Читаем Сыновья полностью

– Разве вы считаете комментарий Апиона к Гомеру плохим? – спокойно отвечает Финей вопросом на вопрос, между тем как Павел с любопытством, удивленно переводит глаза с одного на другого. – Но об этом мне незачем спорить с писателем Иосифом Флавием, – продолжает Финей любезно. – Кого вы знаете, кто нашел бы более удачные слова для похвалы писателю, чем этот Апион? Обратили вы внимание на то, что сенатор Марулл в торжественной речи перед вашим бюстом нечаянно сослался именно на слова Апиона? Я думаю, едва ли существует лучший способ объяснить нашему Павлу, – он чуть-чуть подчеркнул слово «нашему», – как высока и благородна профессия его отца.

Он снова положил книгу на стол. Иосиф невольно схватил ее, обычно он обходился очень бережно с написанным, но тут не мог сдержаться и схватил книгу так неосторожно, что попортил ее. Но он все еще говорил, понизив голос, негромко.

– И вы действительно даете читать мальчику весь тот грязный вздор, которым этот египтянин оскорбляет народ его отцов?
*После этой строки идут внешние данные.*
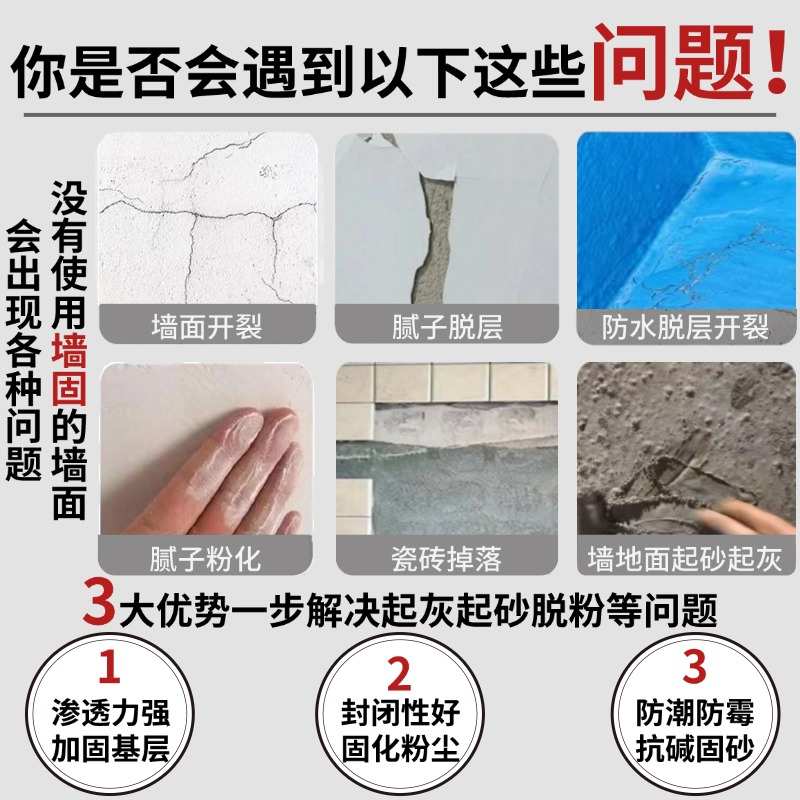 你是否会遇到以下这些问题！

没有使用墙固的墙面

会出现各种问题

墙面开裂

腻子脱层

防水脱层开裂

腻子粉化

瓷砖掉落

墙地面起砂起灰

3大优势一步解决起灰起砂脱粉等问题

1
渗透力强
加固基层

2
封闭性好
固化粉尘

3
防潮防霉
抗碱固砂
Говоря так, он думал: «Теперь минута настала, теперь я его вышвырну. Но я должен это сделать спокойно, без раздражения. А все-таки мне жаль, что не он переводит мой космополитический псалом. И учитель он хороший. Как жаль, что он так коварен. Семидесяти семи принадлежит ухо мира, и я – один из них. Но ухо моего сына мне не принадлежит. Оно принадлежит ему. И он отравляет моего мальчика, он крадет его у меня навеки, он марает его дерьмом этого прокаженного египетского пса. И я его вышвырну».

Очень большая, бледная голова Финея стала еще бескровнее. Но когда он ответил, его голос продолжал, как всегда, звучать спокойно, изысканно и холодно.

– Я не знаю, пропустил бы я в комментарии к Гомеру антисемитские места или нет, – ведь они не существенны. Но я должен сказать: через два или три года я намеревался прочесть с нашим Павлом труд Апиона «Против евреев», а также «Историю Египта» жреца Манефона. – Это были самые яростные антисемитские труды, известные эпохе.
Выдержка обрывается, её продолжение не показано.